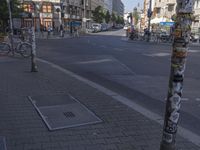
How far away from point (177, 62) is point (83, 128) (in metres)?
2.53

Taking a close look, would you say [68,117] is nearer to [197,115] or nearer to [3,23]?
[197,115]

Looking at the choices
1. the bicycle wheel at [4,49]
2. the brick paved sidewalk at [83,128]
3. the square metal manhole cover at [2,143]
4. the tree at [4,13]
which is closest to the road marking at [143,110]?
the brick paved sidewalk at [83,128]

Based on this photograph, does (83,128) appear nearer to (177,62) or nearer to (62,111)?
(62,111)

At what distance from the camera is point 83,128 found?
500 cm

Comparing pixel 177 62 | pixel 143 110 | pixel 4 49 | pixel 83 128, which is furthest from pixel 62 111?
pixel 4 49

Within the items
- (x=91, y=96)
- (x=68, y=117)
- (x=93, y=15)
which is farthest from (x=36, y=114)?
(x=93, y=15)

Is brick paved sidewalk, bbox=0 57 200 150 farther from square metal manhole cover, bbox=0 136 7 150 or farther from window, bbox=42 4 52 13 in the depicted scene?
window, bbox=42 4 52 13

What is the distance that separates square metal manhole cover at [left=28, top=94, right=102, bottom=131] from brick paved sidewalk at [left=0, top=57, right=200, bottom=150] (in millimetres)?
141

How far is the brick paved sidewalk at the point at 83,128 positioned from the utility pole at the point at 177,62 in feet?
3.63

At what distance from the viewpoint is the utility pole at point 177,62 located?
2.85 meters

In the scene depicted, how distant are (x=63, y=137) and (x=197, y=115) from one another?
298cm

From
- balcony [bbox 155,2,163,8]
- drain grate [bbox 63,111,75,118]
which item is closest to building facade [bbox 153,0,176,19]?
balcony [bbox 155,2,163,8]

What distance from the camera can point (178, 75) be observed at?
3.03m

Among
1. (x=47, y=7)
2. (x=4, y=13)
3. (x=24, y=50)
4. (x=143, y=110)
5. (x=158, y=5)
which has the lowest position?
(x=143, y=110)
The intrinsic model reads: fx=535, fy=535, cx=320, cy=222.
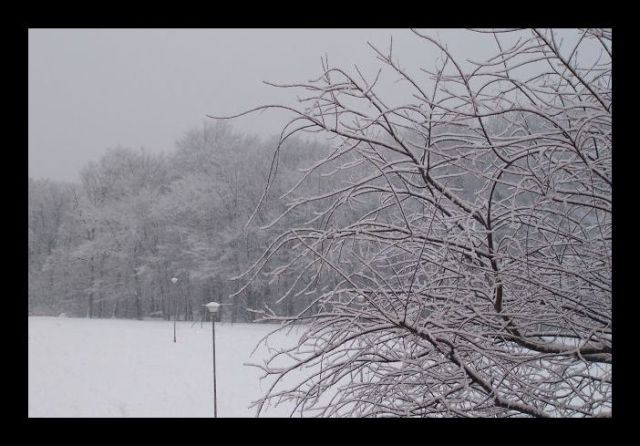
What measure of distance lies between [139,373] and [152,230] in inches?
629

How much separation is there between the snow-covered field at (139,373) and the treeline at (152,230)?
19.4 feet

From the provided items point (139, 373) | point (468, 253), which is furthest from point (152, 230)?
point (468, 253)

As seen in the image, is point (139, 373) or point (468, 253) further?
point (139, 373)

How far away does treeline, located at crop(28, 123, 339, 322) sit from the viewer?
27344mm

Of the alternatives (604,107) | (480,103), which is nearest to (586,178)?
(604,107)

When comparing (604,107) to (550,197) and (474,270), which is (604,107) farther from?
(474,270)

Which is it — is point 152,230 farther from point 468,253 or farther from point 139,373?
point 468,253

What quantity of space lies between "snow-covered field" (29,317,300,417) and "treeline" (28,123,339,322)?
5.91 m

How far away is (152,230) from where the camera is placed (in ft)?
102

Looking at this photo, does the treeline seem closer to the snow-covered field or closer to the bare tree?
the snow-covered field
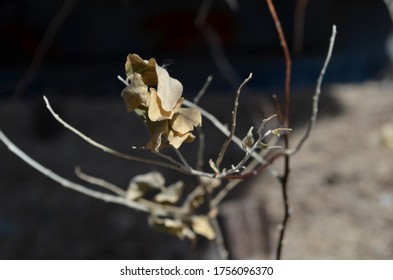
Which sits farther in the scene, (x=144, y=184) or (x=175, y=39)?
(x=175, y=39)

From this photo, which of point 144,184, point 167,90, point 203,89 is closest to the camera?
point 167,90

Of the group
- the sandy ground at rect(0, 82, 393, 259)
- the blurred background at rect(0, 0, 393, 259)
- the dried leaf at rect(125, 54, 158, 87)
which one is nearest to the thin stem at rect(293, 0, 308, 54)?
the blurred background at rect(0, 0, 393, 259)

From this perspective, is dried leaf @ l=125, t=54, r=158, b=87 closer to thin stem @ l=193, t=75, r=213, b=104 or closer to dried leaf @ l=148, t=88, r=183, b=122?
dried leaf @ l=148, t=88, r=183, b=122

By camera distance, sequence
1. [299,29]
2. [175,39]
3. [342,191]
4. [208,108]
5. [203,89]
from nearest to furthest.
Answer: [203,89], [342,191], [208,108], [299,29], [175,39]

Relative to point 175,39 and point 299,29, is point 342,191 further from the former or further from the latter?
point 175,39

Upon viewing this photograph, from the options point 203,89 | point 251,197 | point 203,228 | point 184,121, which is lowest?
point 251,197

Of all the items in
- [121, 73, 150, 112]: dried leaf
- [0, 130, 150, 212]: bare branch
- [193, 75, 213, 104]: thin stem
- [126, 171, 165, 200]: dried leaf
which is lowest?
[126, 171, 165, 200]: dried leaf

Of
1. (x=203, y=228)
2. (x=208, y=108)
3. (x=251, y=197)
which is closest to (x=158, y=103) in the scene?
(x=203, y=228)
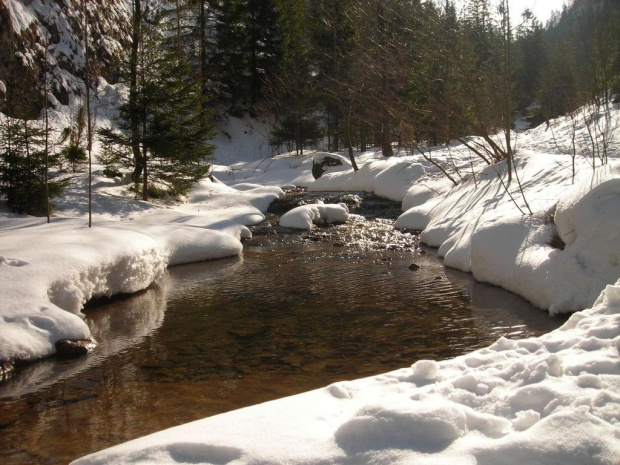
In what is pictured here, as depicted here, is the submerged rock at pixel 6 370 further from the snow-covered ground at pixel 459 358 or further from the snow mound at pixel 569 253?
the snow mound at pixel 569 253

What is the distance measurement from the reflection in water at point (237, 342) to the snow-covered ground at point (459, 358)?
0.55 metres

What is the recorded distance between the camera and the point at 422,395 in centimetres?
350

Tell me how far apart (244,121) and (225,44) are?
19.3 ft

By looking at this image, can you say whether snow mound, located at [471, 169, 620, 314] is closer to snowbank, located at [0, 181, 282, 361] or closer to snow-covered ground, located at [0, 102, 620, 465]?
snow-covered ground, located at [0, 102, 620, 465]

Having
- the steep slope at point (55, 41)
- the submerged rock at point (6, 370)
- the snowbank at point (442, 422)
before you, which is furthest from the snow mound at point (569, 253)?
the steep slope at point (55, 41)

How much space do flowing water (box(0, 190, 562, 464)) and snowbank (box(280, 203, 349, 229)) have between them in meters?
4.28

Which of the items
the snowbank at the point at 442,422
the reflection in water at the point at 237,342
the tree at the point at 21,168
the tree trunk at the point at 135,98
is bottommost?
the reflection in water at the point at 237,342

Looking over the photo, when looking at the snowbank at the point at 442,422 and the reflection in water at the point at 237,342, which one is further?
the reflection in water at the point at 237,342

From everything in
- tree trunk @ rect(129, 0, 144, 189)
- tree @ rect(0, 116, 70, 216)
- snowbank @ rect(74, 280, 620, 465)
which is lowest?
snowbank @ rect(74, 280, 620, 465)

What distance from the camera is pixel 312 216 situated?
1625 cm

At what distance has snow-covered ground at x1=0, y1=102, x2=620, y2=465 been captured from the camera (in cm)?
292

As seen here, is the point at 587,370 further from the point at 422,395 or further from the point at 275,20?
the point at 275,20

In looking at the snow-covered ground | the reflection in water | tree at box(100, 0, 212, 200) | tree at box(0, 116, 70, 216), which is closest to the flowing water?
the reflection in water

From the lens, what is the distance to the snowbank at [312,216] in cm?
1581
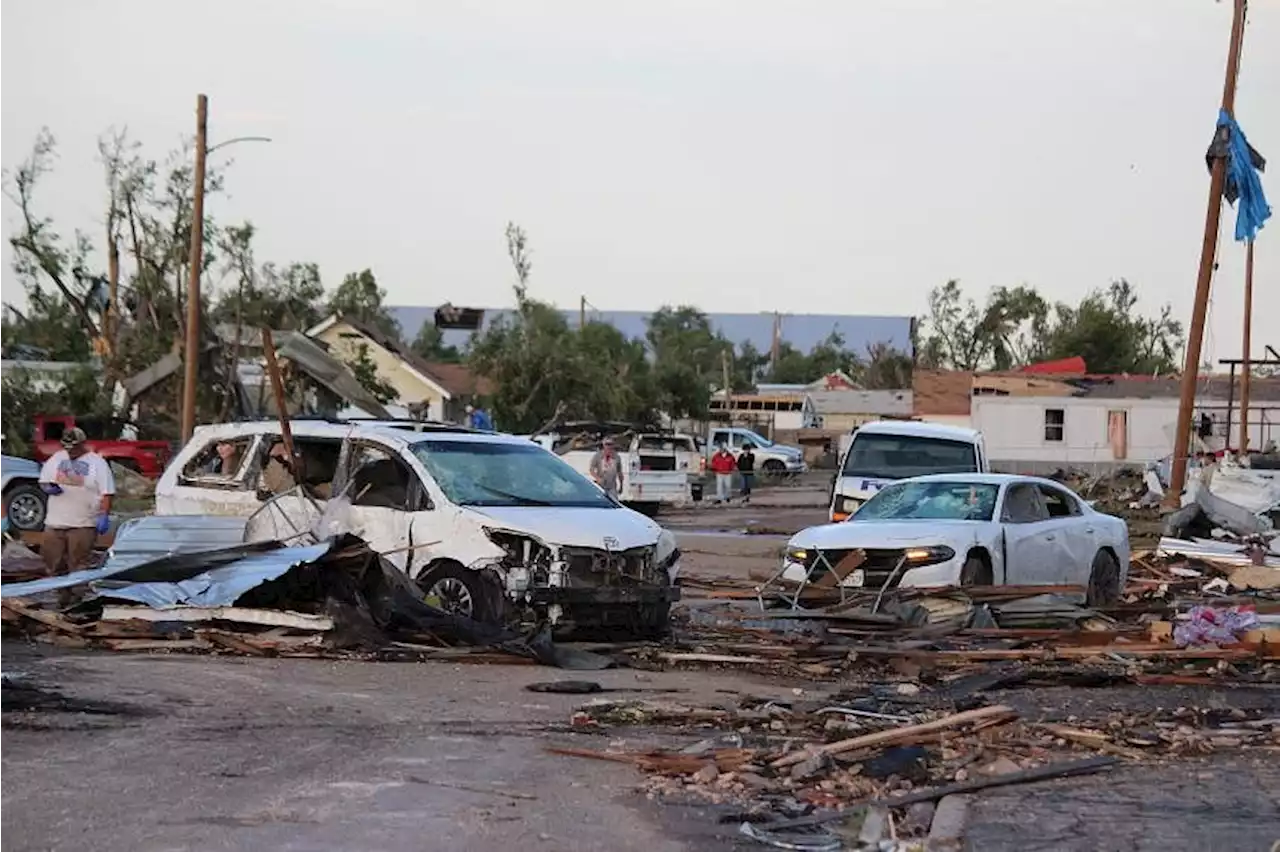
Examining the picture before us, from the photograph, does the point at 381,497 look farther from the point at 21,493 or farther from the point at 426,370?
the point at 426,370

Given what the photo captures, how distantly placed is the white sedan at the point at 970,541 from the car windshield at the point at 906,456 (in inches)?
215

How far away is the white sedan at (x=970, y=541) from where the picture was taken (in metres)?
15.8

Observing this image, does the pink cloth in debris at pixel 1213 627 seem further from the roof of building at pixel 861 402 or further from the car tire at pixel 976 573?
the roof of building at pixel 861 402

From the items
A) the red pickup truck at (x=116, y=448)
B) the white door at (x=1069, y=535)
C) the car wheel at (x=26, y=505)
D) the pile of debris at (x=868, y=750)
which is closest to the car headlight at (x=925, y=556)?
the white door at (x=1069, y=535)

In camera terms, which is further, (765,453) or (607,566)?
(765,453)

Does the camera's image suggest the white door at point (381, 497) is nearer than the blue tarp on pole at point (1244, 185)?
Yes

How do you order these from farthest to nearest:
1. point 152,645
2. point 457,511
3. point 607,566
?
point 457,511 < point 607,566 < point 152,645

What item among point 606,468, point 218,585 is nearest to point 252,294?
point 606,468

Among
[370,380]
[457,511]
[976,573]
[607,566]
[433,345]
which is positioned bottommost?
[976,573]

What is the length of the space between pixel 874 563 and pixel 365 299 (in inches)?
3446

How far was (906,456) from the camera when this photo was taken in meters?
24.7

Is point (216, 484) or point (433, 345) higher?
point (433, 345)

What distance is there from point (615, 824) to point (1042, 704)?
164 inches

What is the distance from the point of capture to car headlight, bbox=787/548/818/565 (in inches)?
631
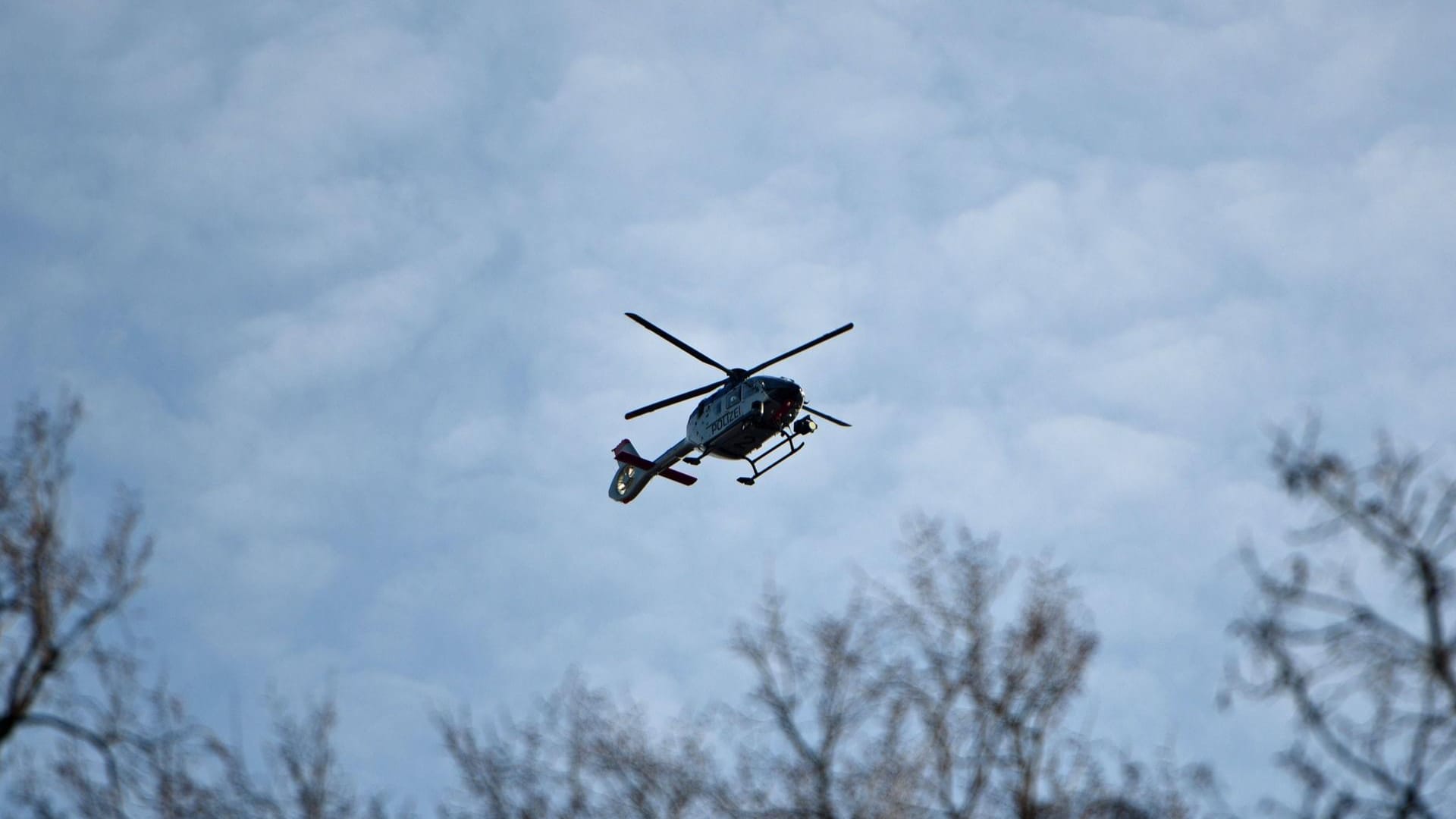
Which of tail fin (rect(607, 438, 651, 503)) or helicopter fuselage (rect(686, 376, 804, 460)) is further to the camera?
tail fin (rect(607, 438, 651, 503))

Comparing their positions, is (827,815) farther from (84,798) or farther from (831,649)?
(84,798)

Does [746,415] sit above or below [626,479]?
below

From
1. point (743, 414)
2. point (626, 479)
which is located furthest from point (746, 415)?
point (626, 479)

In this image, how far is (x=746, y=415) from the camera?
1040 inches

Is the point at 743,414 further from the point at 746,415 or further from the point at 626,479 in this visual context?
the point at 626,479

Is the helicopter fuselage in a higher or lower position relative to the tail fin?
lower

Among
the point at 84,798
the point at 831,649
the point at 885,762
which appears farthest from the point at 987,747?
the point at 84,798

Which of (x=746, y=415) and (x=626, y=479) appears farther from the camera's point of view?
(x=626, y=479)

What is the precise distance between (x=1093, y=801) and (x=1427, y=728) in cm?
455

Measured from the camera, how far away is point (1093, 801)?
12305 millimetres

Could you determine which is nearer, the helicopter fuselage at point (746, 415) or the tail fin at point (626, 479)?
the helicopter fuselage at point (746, 415)

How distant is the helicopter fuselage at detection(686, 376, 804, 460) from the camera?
26359 millimetres

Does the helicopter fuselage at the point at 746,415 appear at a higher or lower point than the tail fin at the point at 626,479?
lower

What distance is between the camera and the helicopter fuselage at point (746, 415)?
2636 centimetres
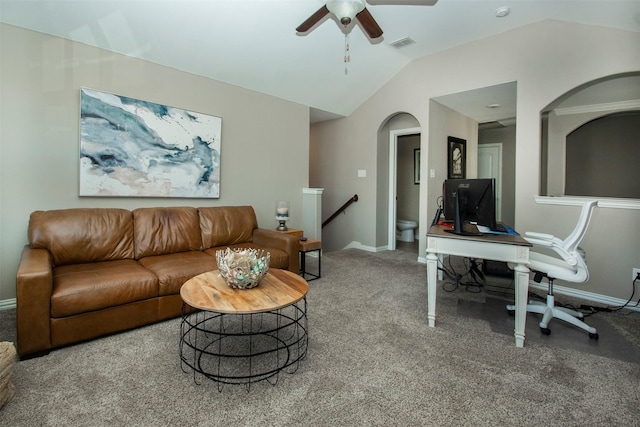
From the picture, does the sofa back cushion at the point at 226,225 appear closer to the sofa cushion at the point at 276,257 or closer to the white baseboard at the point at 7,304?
the sofa cushion at the point at 276,257

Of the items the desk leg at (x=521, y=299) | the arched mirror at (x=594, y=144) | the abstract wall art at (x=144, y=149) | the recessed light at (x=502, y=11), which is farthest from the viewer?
the arched mirror at (x=594, y=144)

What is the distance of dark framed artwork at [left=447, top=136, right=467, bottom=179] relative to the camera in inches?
190

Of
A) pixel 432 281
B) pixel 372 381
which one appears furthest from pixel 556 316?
pixel 372 381

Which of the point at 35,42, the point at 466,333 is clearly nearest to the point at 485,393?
the point at 466,333

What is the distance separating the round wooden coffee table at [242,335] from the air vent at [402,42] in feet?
10.8

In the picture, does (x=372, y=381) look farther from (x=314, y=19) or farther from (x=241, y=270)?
(x=314, y=19)

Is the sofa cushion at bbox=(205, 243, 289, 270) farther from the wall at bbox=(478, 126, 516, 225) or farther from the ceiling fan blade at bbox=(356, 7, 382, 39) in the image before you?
the wall at bbox=(478, 126, 516, 225)

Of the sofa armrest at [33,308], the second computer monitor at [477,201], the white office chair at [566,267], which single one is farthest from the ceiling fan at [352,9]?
the sofa armrest at [33,308]

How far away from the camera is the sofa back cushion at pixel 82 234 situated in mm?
2400

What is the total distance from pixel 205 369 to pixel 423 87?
4.28 metres

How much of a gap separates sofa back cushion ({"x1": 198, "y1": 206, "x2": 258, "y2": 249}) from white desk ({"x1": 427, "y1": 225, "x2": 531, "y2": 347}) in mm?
2095

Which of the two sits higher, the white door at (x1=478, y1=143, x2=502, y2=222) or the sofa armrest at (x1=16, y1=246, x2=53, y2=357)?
the white door at (x1=478, y1=143, x2=502, y2=222)

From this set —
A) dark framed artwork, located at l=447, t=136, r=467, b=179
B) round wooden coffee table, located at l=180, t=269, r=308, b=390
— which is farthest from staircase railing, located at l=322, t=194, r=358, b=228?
round wooden coffee table, located at l=180, t=269, r=308, b=390

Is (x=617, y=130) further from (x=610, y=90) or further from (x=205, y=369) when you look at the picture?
(x=205, y=369)
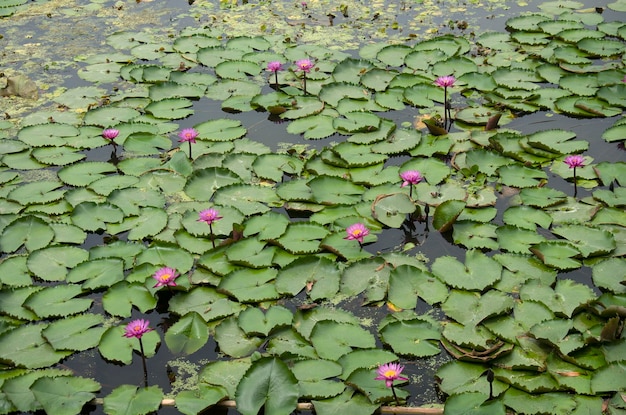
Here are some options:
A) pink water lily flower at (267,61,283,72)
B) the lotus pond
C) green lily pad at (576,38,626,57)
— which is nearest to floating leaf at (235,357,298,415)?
the lotus pond

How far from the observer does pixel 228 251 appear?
3352mm

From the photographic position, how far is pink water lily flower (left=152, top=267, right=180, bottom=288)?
10.1ft

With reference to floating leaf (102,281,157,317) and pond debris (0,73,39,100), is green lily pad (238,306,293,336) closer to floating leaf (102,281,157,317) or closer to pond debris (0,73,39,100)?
floating leaf (102,281,157,317)

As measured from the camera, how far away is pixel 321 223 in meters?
3.54

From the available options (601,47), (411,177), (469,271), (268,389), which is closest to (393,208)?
(411,177)

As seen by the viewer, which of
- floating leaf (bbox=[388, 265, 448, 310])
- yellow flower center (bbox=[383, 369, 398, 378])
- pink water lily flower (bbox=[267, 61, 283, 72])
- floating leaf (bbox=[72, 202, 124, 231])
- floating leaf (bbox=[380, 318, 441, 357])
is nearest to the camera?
yellow flower center (bbox=[383, 369, 398, 378])

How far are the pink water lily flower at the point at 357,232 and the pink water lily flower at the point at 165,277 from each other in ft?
2.60

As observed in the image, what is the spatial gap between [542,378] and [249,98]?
280cm

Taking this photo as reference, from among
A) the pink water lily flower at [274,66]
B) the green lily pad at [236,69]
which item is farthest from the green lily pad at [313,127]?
the green lily pad at [236,69]

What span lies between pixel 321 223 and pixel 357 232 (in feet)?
0.98

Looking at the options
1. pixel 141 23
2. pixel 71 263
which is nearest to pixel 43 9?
pixel 141 23

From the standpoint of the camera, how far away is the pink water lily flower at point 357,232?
328 centimetres

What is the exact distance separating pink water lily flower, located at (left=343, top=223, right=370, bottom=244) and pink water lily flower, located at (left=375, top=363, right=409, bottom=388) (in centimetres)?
76

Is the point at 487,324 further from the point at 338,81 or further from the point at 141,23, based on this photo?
the point at 141,23
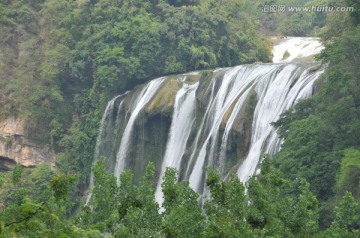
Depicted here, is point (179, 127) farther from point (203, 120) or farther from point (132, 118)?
point (132, 118)

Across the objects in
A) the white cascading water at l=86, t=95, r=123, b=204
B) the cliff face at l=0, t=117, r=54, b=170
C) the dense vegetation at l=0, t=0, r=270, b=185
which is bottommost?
the cliff face at l=0, t=117, r=54, b=170

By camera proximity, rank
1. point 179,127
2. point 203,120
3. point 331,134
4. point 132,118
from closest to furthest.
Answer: point 331,134 → point 203,120 → point 179,127 → point 132,118

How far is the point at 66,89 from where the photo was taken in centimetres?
4231

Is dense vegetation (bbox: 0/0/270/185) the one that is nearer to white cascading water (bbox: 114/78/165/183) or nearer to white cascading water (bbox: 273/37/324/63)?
white cascading water (bbox: 273/37/324/63)

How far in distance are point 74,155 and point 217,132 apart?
37.9ft

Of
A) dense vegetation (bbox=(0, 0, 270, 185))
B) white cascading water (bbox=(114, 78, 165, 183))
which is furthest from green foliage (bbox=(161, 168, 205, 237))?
dense vegetation (bbox=(0, 0, 270, 185))

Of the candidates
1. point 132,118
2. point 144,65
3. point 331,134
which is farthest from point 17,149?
point 331,134

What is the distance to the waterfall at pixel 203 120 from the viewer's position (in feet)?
91.5

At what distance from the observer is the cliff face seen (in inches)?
1580

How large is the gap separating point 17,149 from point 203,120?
12.5 m

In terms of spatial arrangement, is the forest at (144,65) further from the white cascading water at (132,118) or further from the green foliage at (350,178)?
the white cascading water at (132,118)

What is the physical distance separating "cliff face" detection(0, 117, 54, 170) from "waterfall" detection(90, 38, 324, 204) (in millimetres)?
3681

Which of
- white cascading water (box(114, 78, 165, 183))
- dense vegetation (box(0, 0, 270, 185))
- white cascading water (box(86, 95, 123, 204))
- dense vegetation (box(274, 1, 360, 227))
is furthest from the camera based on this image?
dense vegetation (box(0, 0, 270, 185))

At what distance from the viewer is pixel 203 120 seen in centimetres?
3148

▸ PROBLEM DETAILS
Reproduce the data from the line containing "What distance from the camera is pixel" down to the line containing "point 457,511 < point 607,566 < point 152,645", substituting "snow drift" for "snowbank" and leaving everything else unchanged. Omit the pictures.

▸ SOLVED PROBLEM
What distance from the camera is pixel 312 216 situated?
1625 cm

At what distance has snow-covered ground at x1=0, y1=102, x2=620, y2=465 been captured from the camera (in cm)?
292

As seen here, is the point at 587,370 further from the point at 422,395 or further from the point at 275,20?
the point at 275,20

In looking at the snow-covered ground | the reflection in water | tree at box(100, 0, 212, 200) | tree at box(0, 116, 70, 216), which is closest to the flowing water?
the reflection in water

From the lens, what is the distance to the snow drift at [312,216] in cm?
1581
Examining the picture before us, from the photograph, does the point at 381,497 look farther from the point at 21,493 or farther from the point at 426,370?
the point at 426,370

Given what the photo captures, how distantly placed is the white sedan at the point at 970,541 from the car windshield at the point at 906,456 (in inches)?
215

How far away is the white sedan at (x=970, y=541) from where the picture was taken (in metres)?
15.8

Observing this image, does the pink cloth in debris at pixel 1213 627 seem further from the roof of building at pixel 861 402 or further from the car tire at pixel 976 573?
the roof of building at pixel 861 402

From the items
A) the red pickup truck at (x=116, y=448)
B) the white door at (x=1069, y=535)
C) the car wheel at (x=26, y=505)
D) the pile of debris at (x=868, y=750)
which is closest to the car headlight at (x=925, y=556)?
the white door at (x=1069, y=535)

In camera terms, which is further, (765,453) or (607,566)?
(765,453)

Does the camera's image suggest the white door at point (381, 497) is nearer than the blue tarp on pole at point (1244, 185)?
Yes

How do you order these from farthest to nearest:
1. point 152,645
2. point 457,511
3. point 607,566
?
point 457,511 < point 607,566 < point 152,645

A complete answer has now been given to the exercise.